* WORK TO COMPLETE *
A: Extract the passage of the tarantula forum thread between "Okay, so I have" and "on the top?", inclusive.
B: In the tarantula forum thread, give the author named in each post heading, in order from top to bottom, repeating a name each time it appears.
C: Carry on the tarantula forum thread from the point where it stops.
>> START SUPPLIED PASSAGE
# Tarantula keeps climbing to top of cage?



## Judasennnis (Apr 16, 2016)

Okay, so I have a male G. Porteri, and at night he likes to crawl to the top of his tank. The substrate is not more than his leg span, and it's not too moist. But, he will fully get all the way on the cage top and crawl there. He's hanging upside down, and he's a terrestrial, which makes him not fully suited for being that adventurous. He will occasionally fall from the top, and then just crawl back up again. I really don't want him to get hurt. Is it possible to stop him from crawling on the top?

Reactions: Agree 2


----------



## Sana (Apr 16, 2016)

How big and is he definitely male?  Sounds like mature male seeking mate behavior.  Picture would confirm.

Reactions: Agree 2


----------



## Judasennnis (Apr 16, 2016)

Sana said:


> How big and is he definitely male?  Sounds like mature male seeking mate behavior.  Picture would confirm.


He is a juvenile male, which I know for sure. Most of the day he spends sitting and not loving and for an hour he will crawl and sit in different spots. My upload file keeps saying "error".


----------



## Sana (Apr 16, 2016)
>> END SUPPLIED PASSAGE
>> START MATERIAL PROVIDED
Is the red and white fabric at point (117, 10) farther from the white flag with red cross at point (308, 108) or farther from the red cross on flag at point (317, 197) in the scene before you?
>> END MATERIAL PROVIDED
* RESULTS OF THE TASKS *
A:
Okay, so I have a male G. Porteri, and at night he likes to crawl to the top of his tank. The substrate is not more than his leg span, and it's not too moist. But, he will fully get all the way on the cage top and crawl there. He's hanging upside down, and he's a terrestrial, which makes him not fully suited for being that adventurous. He will occasionally fall from the top, and then just crawl back up again. I really don't want him to get hurt. Is it possible to stop him from crawling on the top?

B:
Judasennnis
Sana
Judasennnis
Sana

C:
How long has he been in the enclosure?

Reactions: Agree 1


----------



## Venom1080 (Apr 16, 2016)

substrate should be bone dry. that might be the reason hes climbing. +1 to  what Sana said as well. regardless, increase substrate level to the point where theres a space no higher than 1.5DLS.

Reactions: Agree 3


----------



## cold blood (Apr 16, 2016)

How big is the t?

Reactions: Agree 1


----------



## MetallicArachnid (Apr 16, 2016)

Do you mist the substrate at all or is it a new enclosure? What kind of substrate are you using, if the T is climbing it may be a sign that something isn't ideal in the enclosure.


----------



## mistertim (Apr 16, 2016)

Yeah definitely need more info. Did anything change since he started doing this? Did you start to wet the substrate? New enclosure? If so, what is the difference from the old one? How big is the T?

Reactions: Agree 1


----------



## MetallicArachnid (Apr 17, 2016)

One thing to try assuming everything else is indeed ideal, you can try starting a burrow with a cork round and show him the burrow, G. Porteri will burrow if given the opportunity.


----------



## Haksilence (Apr 17, 2016)

MetallicArachnid said:


> One thing to try assuming everything else is indeed ideal, you can try starting a burrow with a cork round and show him the burrow, G. Porteri will burrow if given the opportunity.


G porteri are notorious for avoiding hides in captivity, it might work, but I've never had any of my adult grammostola use a hide more than like 2 times when they are first rehoused.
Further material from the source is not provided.